■ To do
Copy out each line of the material below that holds the string "marking".

■ Task inputs
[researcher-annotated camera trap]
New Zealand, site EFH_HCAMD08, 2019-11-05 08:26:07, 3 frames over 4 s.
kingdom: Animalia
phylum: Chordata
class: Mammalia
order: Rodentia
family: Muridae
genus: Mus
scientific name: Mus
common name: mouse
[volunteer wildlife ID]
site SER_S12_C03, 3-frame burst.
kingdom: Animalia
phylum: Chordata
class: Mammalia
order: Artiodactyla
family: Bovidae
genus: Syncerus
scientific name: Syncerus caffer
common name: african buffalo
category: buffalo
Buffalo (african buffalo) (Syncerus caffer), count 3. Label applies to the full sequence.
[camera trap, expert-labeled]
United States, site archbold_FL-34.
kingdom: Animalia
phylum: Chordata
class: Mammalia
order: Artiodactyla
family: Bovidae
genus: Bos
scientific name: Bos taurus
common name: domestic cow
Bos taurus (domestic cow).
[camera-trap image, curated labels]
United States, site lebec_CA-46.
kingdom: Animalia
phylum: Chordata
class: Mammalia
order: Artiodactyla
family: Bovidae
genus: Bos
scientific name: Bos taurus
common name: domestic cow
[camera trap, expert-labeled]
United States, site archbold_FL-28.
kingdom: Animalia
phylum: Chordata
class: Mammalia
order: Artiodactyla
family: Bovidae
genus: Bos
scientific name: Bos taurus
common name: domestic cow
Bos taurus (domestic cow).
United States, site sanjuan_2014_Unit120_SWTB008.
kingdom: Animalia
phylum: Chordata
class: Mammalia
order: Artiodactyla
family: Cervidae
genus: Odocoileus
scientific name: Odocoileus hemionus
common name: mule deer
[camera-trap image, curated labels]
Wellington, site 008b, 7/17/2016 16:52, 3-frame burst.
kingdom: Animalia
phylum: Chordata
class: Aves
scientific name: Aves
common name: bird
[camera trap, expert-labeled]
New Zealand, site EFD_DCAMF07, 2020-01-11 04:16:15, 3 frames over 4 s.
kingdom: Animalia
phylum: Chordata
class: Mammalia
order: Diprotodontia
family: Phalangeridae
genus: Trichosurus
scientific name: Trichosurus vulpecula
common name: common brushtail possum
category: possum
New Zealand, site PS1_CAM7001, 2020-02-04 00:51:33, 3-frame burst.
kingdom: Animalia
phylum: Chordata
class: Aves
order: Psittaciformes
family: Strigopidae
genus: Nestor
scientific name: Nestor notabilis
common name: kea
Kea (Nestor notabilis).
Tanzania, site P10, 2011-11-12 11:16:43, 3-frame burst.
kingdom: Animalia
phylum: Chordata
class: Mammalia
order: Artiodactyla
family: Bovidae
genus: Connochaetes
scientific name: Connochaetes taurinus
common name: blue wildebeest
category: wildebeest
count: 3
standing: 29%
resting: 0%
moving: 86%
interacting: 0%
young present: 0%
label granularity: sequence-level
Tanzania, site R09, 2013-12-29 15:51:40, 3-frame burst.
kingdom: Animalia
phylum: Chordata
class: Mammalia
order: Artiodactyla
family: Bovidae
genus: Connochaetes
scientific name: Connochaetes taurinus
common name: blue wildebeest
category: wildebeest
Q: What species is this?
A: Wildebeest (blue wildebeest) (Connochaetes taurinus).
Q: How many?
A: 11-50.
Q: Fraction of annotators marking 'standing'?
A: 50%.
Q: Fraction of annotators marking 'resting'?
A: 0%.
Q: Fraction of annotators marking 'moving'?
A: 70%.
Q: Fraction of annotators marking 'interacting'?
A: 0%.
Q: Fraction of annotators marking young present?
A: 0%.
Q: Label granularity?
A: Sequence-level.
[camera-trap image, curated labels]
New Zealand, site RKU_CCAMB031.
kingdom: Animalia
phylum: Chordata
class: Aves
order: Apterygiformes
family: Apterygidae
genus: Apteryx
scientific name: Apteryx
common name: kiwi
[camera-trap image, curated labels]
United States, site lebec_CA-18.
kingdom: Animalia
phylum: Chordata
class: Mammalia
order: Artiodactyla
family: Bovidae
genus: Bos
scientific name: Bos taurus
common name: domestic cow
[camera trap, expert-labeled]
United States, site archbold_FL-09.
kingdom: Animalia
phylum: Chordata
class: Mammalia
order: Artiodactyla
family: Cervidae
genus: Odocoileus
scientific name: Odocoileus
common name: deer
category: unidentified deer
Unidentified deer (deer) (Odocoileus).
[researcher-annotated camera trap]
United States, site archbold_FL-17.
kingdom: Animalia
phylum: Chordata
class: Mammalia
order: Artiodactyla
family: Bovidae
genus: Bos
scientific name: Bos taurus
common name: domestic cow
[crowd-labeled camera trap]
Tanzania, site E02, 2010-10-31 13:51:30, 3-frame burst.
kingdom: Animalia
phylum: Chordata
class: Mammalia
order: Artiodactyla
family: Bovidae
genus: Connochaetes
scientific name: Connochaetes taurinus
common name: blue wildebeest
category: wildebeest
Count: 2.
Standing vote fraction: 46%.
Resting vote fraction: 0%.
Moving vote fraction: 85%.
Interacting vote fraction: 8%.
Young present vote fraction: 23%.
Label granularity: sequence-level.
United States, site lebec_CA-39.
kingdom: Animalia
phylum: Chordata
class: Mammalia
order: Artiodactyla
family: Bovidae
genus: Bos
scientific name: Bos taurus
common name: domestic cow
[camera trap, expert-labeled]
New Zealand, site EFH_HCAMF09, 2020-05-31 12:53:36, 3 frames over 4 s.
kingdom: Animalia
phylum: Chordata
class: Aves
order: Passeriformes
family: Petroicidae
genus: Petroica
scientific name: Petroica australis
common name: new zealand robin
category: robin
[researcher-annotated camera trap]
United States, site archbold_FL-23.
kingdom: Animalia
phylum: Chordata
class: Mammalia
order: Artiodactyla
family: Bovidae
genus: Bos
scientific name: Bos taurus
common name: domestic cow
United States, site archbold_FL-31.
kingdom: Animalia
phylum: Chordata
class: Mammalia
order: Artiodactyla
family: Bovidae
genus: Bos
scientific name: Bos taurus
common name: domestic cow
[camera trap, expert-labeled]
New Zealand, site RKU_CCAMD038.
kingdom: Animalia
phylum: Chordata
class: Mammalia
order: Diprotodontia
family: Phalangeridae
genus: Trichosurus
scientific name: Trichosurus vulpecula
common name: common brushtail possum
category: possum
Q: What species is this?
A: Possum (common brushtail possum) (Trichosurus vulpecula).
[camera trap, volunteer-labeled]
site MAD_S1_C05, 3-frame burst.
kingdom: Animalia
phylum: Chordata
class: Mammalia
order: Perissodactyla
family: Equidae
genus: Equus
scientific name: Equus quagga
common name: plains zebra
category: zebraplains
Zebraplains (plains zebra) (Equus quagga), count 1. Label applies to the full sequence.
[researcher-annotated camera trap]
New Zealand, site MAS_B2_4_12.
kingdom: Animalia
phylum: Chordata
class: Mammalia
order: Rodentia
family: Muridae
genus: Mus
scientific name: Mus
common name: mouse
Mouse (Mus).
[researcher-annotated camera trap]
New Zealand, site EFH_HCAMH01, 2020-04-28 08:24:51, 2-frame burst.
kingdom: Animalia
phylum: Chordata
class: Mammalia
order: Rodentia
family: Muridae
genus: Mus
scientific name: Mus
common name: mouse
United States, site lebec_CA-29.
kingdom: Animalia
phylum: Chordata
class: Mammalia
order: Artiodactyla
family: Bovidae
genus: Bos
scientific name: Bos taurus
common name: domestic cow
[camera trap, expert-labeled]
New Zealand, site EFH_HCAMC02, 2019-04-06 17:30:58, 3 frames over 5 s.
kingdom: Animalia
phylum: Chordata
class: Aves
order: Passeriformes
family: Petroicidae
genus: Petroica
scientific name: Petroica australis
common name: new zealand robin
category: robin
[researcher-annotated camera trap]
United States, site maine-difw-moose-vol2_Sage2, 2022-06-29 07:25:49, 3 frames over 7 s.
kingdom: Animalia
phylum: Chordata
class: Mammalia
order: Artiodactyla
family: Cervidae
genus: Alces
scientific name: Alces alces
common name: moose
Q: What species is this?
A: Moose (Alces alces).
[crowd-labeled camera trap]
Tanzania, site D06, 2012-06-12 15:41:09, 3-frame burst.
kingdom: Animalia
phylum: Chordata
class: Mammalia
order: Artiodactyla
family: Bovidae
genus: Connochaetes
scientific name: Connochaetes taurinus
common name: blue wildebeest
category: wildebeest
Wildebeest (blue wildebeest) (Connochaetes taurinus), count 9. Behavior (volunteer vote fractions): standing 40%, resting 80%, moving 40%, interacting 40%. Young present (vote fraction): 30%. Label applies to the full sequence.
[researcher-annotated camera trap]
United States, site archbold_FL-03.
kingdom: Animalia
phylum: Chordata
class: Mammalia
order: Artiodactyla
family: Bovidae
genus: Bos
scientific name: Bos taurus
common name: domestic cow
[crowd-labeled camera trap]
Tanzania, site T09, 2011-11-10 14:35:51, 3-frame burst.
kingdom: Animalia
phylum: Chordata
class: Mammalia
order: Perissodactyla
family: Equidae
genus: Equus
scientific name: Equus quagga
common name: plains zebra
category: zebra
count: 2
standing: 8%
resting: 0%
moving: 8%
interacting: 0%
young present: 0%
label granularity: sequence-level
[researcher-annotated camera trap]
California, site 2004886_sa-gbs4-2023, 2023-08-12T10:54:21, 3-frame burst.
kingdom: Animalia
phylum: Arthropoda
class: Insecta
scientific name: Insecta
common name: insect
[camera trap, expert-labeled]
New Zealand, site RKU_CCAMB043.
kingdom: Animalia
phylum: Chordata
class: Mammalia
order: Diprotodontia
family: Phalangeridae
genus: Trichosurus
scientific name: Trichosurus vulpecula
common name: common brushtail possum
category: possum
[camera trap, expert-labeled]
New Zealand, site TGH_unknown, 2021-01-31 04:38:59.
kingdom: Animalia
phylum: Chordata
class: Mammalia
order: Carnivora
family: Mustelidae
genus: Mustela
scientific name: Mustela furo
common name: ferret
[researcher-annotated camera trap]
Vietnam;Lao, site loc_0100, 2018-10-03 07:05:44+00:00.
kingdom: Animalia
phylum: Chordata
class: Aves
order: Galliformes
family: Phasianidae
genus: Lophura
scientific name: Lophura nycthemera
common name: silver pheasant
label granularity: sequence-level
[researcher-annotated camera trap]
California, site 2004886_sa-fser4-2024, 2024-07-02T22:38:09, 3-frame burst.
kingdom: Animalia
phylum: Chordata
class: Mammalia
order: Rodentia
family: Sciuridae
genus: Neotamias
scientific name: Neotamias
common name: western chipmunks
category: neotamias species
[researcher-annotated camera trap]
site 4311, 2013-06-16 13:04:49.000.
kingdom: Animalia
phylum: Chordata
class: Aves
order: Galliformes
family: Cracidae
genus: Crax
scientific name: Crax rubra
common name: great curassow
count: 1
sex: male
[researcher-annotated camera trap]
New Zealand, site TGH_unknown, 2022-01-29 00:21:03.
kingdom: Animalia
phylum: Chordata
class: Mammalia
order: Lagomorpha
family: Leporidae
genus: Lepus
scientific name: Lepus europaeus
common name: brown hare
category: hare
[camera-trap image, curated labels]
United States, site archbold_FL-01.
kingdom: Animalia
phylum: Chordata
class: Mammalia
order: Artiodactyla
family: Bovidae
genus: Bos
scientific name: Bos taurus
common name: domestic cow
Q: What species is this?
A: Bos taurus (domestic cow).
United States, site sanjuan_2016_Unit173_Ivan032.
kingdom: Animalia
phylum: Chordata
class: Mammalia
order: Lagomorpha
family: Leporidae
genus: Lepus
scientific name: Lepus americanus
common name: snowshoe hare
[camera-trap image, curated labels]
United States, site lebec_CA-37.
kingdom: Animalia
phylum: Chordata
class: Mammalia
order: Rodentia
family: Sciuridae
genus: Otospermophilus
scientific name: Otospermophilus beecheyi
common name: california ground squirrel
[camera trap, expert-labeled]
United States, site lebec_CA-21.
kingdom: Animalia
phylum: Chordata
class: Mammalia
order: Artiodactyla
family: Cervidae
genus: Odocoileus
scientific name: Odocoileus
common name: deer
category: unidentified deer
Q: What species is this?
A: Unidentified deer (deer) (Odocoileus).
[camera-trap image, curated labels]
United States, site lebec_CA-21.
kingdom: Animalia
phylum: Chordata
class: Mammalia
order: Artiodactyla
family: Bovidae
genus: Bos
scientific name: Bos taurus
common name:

■ Solution to the problem
Q: Fraction of annotators marking 'standing'?
Q: Fraction of annotators marking 'resting'?
Q: Fraction of annotators marking 'moving'?
Q: Fraction of annotators marking 'interacting'?
Q: Fraction of annotators marking young present?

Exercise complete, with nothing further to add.